Aim of the task:
Could you repeat the records below exactly as written?

Records drawn from a dataset:
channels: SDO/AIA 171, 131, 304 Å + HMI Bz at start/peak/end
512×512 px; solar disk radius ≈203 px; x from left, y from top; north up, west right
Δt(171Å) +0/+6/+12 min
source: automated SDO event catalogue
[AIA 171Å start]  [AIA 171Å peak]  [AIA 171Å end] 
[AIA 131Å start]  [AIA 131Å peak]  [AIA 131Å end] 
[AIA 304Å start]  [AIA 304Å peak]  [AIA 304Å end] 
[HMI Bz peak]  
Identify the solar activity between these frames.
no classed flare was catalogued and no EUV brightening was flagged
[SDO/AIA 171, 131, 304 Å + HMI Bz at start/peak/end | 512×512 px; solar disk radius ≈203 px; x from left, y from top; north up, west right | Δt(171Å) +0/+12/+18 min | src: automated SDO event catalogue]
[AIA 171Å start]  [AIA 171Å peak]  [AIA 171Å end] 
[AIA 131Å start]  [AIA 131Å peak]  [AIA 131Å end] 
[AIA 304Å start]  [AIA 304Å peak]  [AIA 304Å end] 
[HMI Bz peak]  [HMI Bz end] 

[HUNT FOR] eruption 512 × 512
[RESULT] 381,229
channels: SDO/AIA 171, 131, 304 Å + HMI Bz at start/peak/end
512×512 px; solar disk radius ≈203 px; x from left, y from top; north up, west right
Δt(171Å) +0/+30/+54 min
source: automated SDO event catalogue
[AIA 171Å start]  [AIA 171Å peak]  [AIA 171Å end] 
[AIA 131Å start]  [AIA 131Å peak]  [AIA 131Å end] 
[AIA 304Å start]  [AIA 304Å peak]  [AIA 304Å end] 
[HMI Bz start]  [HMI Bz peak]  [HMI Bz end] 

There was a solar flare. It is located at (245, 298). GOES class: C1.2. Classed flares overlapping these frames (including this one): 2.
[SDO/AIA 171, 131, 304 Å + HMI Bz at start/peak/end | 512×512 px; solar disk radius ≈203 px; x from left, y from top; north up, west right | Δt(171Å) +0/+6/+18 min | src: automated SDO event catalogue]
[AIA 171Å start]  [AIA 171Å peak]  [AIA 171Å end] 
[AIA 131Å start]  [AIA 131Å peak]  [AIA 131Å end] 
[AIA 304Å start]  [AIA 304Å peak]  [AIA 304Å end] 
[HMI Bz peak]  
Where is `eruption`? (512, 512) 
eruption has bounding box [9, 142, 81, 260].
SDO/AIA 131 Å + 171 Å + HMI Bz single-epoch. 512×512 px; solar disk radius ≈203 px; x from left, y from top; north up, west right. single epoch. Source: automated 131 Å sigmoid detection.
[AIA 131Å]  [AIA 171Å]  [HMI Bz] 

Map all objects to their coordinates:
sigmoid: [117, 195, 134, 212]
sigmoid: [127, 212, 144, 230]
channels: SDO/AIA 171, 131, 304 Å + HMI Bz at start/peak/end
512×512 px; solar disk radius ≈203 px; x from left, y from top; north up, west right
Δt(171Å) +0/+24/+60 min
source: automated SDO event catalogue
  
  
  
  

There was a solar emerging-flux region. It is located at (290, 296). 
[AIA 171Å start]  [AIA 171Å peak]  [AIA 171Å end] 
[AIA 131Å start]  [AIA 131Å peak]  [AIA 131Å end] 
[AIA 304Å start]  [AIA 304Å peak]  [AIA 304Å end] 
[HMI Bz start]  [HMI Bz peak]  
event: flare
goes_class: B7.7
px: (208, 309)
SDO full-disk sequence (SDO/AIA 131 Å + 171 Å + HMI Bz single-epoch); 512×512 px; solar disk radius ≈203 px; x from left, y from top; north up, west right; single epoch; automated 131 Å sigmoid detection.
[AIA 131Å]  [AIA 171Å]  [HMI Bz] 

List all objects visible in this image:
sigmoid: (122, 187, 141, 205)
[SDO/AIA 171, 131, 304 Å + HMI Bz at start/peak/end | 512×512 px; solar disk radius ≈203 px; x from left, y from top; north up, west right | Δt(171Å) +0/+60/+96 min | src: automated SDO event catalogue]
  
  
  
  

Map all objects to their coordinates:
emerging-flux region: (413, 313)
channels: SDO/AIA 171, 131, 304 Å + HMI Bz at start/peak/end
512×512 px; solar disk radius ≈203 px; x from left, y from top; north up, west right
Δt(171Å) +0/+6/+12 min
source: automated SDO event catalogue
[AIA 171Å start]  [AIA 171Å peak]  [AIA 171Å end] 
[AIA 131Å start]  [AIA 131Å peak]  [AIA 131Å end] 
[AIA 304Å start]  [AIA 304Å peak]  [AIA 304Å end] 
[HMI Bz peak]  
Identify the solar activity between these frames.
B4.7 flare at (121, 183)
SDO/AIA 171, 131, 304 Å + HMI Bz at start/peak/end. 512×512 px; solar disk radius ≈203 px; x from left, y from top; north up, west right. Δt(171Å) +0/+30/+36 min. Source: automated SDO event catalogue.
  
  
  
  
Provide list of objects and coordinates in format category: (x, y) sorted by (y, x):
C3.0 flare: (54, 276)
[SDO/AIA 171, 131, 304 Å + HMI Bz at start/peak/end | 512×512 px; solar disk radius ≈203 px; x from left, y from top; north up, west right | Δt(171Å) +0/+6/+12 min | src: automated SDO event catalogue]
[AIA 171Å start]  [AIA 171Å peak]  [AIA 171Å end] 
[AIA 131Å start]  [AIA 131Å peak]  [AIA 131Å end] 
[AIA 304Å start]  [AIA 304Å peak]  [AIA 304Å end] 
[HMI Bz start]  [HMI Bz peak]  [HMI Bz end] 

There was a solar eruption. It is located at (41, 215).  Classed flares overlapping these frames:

Written reply:
channels: SDO/AIA 171, 131, 304 Å + HMI Bz at start/peak/end
512×512 px; solar disk radius ≈203 px; x from left, y from top; north up, west right
Δt(171Å) +0/+6/+12 min
source: automated SDO event catalogue
[AIA 171Å start]  [AIA 171Å peak]  [AIA 171Å end] 
[AIA 131Å start]  [AIA 131Å peak]  [AIA 131Å end] 
[AIA 304Å start]  [AIA 304Å peak]  [AIA 304Å end] 
[HMI Bz peak]  
Identify the solar activity between these frames.
no classed flare was catalogued and no EUV brightening was flagged
[SDO/AIA 171, 131, 304 Å + HMI Bz at start/peak/end | 512×512 px; solar disk radius ≈203 px; x from left, y from top; north up, west right | Δt(171Å) +0/+12/+18 min | src: automated SDO event catalogue]
[AIA 171Å start]  [AIA 171Å peak]  [AIA 171Å end] 
[AIA 131Å start]  [AIA 131Å peak]  [AIA 131Å end] 
[AIA 304Å start]  [AIA 304Å peak]  [AIA 304Å end] 
[HMI Bz peak]  [HMI Bz end] 

[HUNT FOR] eruption 512 × 512
[RESULT] 381,229
channels: SDO/AIA 171, 131, 304 Å + HMI Bz at start/peak/end
512×512 px; solar disk radius ≈203 px; x from left, y from top; north up, west right
Δt(171Å) +0/+30/+54 min
source: automated SDO event catalogue
[AIA 171Å start]  [AIA 171Å peak]  [AIA 171Å end] 
[AIA 131Å start]  [AIA 131Å peak]  [AIA 131Å end] 
[AIA 304Å start]  [AIA 304Å peak]  [AIA 304Å end] 
[HMI Bz start]  [HMI Bz peak]  [HMI Bz end] 

There was a solar flare. It is located at (245, 298). GOES class: C1.2. Classed flares overlapping these frames (including this one): 2.
[SDO/AIA 171, 131, 304 Å + HMI Bz at start/peak/end | 512×512 px; solar disk radius ≈203 px; x from left, y from top; north up, west right | Δt(171Å) +0/+6/+18 min | src: automated SDO event catalogue]
[AIA 171Å start]  [AIA 171Å peak]  [AIA 171Å end] 
[AIA 131Å start]  [AIA 131Å peak]  [AIA 131Å end] 
[AIA 304Å start]  [AIA 304Å peak]  [AIA 304Å end] 
[HMI Bz peak]  
Where is `eruption`? (512, 512) 
eruption has bounding box [9, 142, 81, 260].
SDO/AIA 131 Å + 171 Å + HMI Bz single-epoch. 512×512 px; solar disk radius ≈203 px; x from left, y from top; north up, west right. single epoch. Source: automated 131 Å sigmoid detection.
[AIA 131Å]  [AIA 171Å]  [HMI Bz] 

Map all objects to their coordinates:
sigmoid: [117, 195, 134, 212]
sigmoid: [127, 212, 144, 230]
channels: SDO/AIA 171, 131, 304 Å + HMI Bz at start/peak/end
512×512 px; solar disk radius ≈203 px; x from left, y from top; north up, west right
Δt(171Å) +0/+24/+60 min
source: automated SDO event catalogue
  
  
  
  

There was a solar emerging-flux region. It is located at (290, 296). 
[AIA 171Å start]  [AIA 171Å peak]  [AIA 171Å end] 
[AIA 131Å start]  [AIA 131Å peak]  [AIA 131Å end] 
[AIA 304Å start]  [AIA 304Å peak]  [AIA 304Å end] 
[HMI Bz start]  [HMI Bz peak]  
event: flare
goes_class: B7.7
px: (208, 309)
SDO full-disk sequence (SDO/AIA 131 Å + 171 Å + HMI Bz single-epoch); 512×512 px; solar disk radius ≈203 px; x from left, y from top; north up, west right; single epoch; automated 131 Å sigmoid detection.
[AIA 131Å]  [AIA 171Å]  [HMI Bz] 

List all objects visible in this image:
sigmoid: (122, 187, 141, 205)
[SDO/AIA 171, 131, 304 Å + HMI Bz at start/peak/end | 512×512 px; solar disk radius ≈203 px; x from left, y from top; north up, west right | Δt(171Å) +0/+60/+96 min | src: automated SDO event catalogue]
  
  
  
  

Map all objects to their coordinates:
emerging-flux region: (413, 313)
channels: SDO/AIA 171, 131, 304 Å + HMI Bz at start/peak/end
512×512 px; solar disk radius ≈203 px; x from left, y from top; north up, west right
Δt(171Å) +0/+6/+12 min
source: automated SDO event catalogue
[AIA 171Å start]  [AIA 171Å peak]  [AIA 171Å end] 
[AIA 131Å start]  [AIA 131Å peak]  [AIA 131Å end] 
[AIA 304Å start]  [AIA 304Å peak]  [AIA 304Å end] 
[HMI Bz peak]  
Identify the solar activity between these frames.
B4.7 flare at (121, 183)
SDO/AIA 171, 131, 304 Å + HMI Bz at start/peak/end. 512×512 px; solar disk radius ≈203 px; x from left, y from top; north up, west right. Δt(171Å) +0/+30/+36 min. Source: automated SDO event catalogue.
  
  
  
  
Provide list of objects and coordinates in format category: (x, y) sorted by (y, x):
C3.0 flare: (54, 276)
[SDO/AIA 171, 131, 304 Å + HMI Bz at start/peak/end | 512×512 px; solar disk radius ≈203 px; x from left, y from top; north up, west right | Δt(171Å) +0/+6/+12 min | src: automated SDO event catalogue]
[AIA 171Å start]  [AIA 171Å peak]  [AIA 171Å end] 
[AIA 131Å start]  [AIA 131Å peak]  [AIA 131Å end] 
[AIA 304Å start]  [AIA 304Å peak]  [AIA 304Å end] 
[HMI Bz start]  [HMI Bz peak]  [HMI Bz end] 

There was a solar eruption. It is located at (41, 215).  Classed flares overlapping these frames:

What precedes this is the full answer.